日本全国、という限り、当時では沖縄をはずすことができなくなっていた。伊○優クンにもあいたかったし、「沖縄タイムズ」にも、立ち寄って見たかった。そういうきっかけで行った沖縄だったが、あまりに文化の違いの隔たりが大きかったので、私は唖然としてしまった。この経緯については、また別に触れることもあるだろう。
そして、「沖縄タイムス」に赴いた私を迎えた編集部の人の答えは意外なものだった。それは、「沖縄タイムス」独自のニュースではなかったのである。それは共同通信社から配信されたものだったという。つまり、私のミニコミは、当時のあらゆる新聞紙で写真つきで大きく取り上げられていた可能性がある。しかし、東北の地方紙しかみていなかった高校生の私には、どのような配信のされ方だったのか、追跡する方法が無かった。旅の途中でもあったし。
当時、ミニコミを作っている人間達の意識には、マスコミに対する違和感、拒絶感があった。もしデモ隊の報道がされているとすると、デモ隊側からの写真ではなくて、あくまで機動隊側からの写真や見方でしかなかった。自分のことは自分で発言しなくてはならない、という不文律のようなものがあり、また、それがミニコミであることの誇りでもあった。

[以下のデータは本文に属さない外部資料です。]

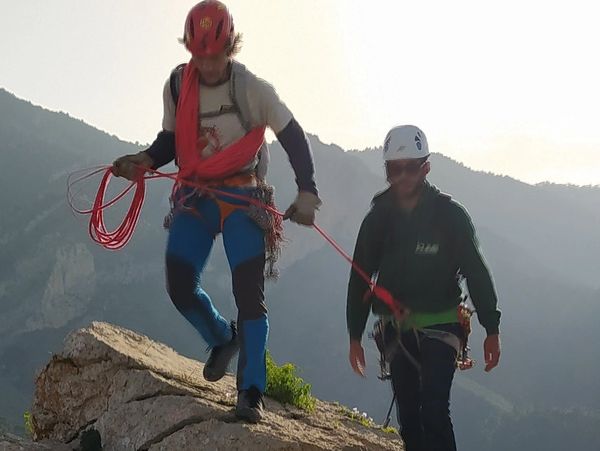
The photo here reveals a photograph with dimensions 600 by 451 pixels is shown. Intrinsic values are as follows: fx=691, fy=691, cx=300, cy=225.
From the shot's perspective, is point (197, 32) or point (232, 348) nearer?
point (197, 32)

そういった社会的背景の中でも、マスコミに対する興味はあったので、いろいろ調べてみたい誘惑に駆られた。その後、その興味はいまでも続いているし、まぁ、あの時のスピリットは、このブログを始めてみようかなぁ、と思った要因のひとつでもある。
いずれにせよ、共同通信社の取材は、確かにアンケートという形で郵便で受けたことはあったが、その後、なんの承諾もなしに記事にされていたのである。いわゆる引出し記事というものにされたのだろうか。文化欄などで、ちょっとスペースがあいてしまった時の穴埋めに、手頃な記事をいくつか引出しにしまっておく、それが引き出し記事だ。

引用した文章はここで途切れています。